A kinetic model describing the polymerization progress was developed by the Institute of Materials Resource Management (MRM) within the University of Augsburg. Netzsch was also a key collaborator, transferring its knowledge of thermoset process monitoring to thermoplastic process monitoring to help establish the predictive AI models’ ability to predict at which time the PA6 polymerization should be finished and what the polymerization state would be.

Parts fabrication and testing

For parts production, the steel tooling was heated to 170°C and the reactive caprolactam resin components were heated to 120°C. The preform was placed into the mold, which was then closed. After a short dwell to allow the preform to come to mold temperature, the caprolactam monomer was injected, which took 20-25 seconds. Process simulation showed in-situ polymerization required 5.7 minutes after injection for 98.5% conversion. After this time, the press was opened and the part demolded at 170°C.

DLR ZLP produced roughly 100 high-quality demonstration battery box cover challenge parts for the CosiMo project. Photo Credit: DLR Center for Lightweight Production Technology, CosiMo project

 

 

 

Degree of polymerization was confirmed via infrared spectroscopy, rheometric data and DEA sensor analysis of polymerization. Finished parts were evaluated using nondestructive testing including microscopy, thermography and air-coupled ultrasound. Part quality was correlated with process sensor data and compared to similar glass fiber/thermoplastic parts on the market.

Future development

For DLR ZLP, says Faber, this project has been a success. “We have completed our part and have developed a lot of knowledge about using sensors to achieve fully digital closed-loop control of composites processing,” he says. “For industrial serial production, no one would install so many sensors and that’s not what we would expect.
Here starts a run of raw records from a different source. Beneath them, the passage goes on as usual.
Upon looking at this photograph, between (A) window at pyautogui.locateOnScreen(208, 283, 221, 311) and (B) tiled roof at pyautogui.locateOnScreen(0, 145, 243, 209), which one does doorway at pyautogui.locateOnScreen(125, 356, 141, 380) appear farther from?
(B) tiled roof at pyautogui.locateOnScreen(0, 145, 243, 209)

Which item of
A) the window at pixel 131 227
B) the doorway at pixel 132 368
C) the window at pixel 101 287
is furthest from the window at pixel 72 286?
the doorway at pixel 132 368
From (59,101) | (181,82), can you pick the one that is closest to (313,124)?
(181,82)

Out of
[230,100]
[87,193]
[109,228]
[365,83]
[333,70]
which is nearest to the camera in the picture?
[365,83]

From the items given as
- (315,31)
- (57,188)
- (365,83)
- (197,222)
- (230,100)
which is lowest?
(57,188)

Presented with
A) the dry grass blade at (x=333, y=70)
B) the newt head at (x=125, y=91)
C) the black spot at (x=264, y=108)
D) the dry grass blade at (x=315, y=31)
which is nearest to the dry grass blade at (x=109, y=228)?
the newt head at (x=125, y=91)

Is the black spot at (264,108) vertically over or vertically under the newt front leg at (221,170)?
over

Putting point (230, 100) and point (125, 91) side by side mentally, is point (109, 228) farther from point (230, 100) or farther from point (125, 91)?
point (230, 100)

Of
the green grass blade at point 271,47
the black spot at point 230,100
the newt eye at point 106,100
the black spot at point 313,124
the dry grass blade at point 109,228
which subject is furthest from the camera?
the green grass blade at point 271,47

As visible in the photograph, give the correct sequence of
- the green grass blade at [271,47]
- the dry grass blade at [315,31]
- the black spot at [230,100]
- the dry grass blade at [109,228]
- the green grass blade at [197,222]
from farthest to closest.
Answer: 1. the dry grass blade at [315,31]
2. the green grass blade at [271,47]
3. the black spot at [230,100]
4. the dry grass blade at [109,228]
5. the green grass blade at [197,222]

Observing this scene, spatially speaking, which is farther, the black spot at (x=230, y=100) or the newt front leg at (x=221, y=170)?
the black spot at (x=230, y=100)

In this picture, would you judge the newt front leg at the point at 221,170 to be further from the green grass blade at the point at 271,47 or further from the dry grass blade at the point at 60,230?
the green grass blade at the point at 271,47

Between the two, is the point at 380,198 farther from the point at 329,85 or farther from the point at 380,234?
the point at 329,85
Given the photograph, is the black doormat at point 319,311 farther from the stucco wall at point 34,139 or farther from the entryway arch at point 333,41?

But for this research investigation, this large sensor network was very precise and helped us to have full visibility into the process and material behavior. We could see the local effects in the process in response to variations in part thickness or in the integrated materials, like the foam core.”

He notes that this project has generated a lot of knowledge and sees future potential to apply it to slower RTM and infusion processes, where the risk for part quality issues has been historically very high. Faber will also present CosiMo project developments and results in “Sensor-based process monitoring of in-situ polymerization in T-RTM manufacturing with caprolactam” on Wed., Sep. 29 during the live and virtual event, SAMPE Europe 21 conference, in Session 1, Room 1 – Automotive.

DLR ZLP is also one of three key partners in the Augsburg AI (artificial intelligence) Production Network — founded in January 2021 — which also brings together the University of Augsburg and the Fraunhofer Institute for Foundry, Composites and Processing Technology (Fraunhofer IGCV). As explained by Dr. Markus Sause, director of the AI Production Network and also a CosiMo project researcher developing ultrasonic sensors, “We’re going to extend this blueprint of collaboration that has been highlighted in the CosiMo project to a much larger scale, developing AI technologies for production with a strong focus on composites. Our new 5,000 square meter facility in Augsburg will be opened in 2022 and outfitted with a variety of machines throughout next year, enabling companies to see demonstrations of what AI can do for real processes in a production setting.”

Faurecia Clean Mobility, meanwhile, will extend internally the knowledge gained over the CosiMo project, which is fully aligned to Faurecia’s sustainability strategy and ecological transition. Faurecia would also thank the Bavarian Federal Ministry for Economic Affairs, Regional development and Energy, who has financially supported this research project.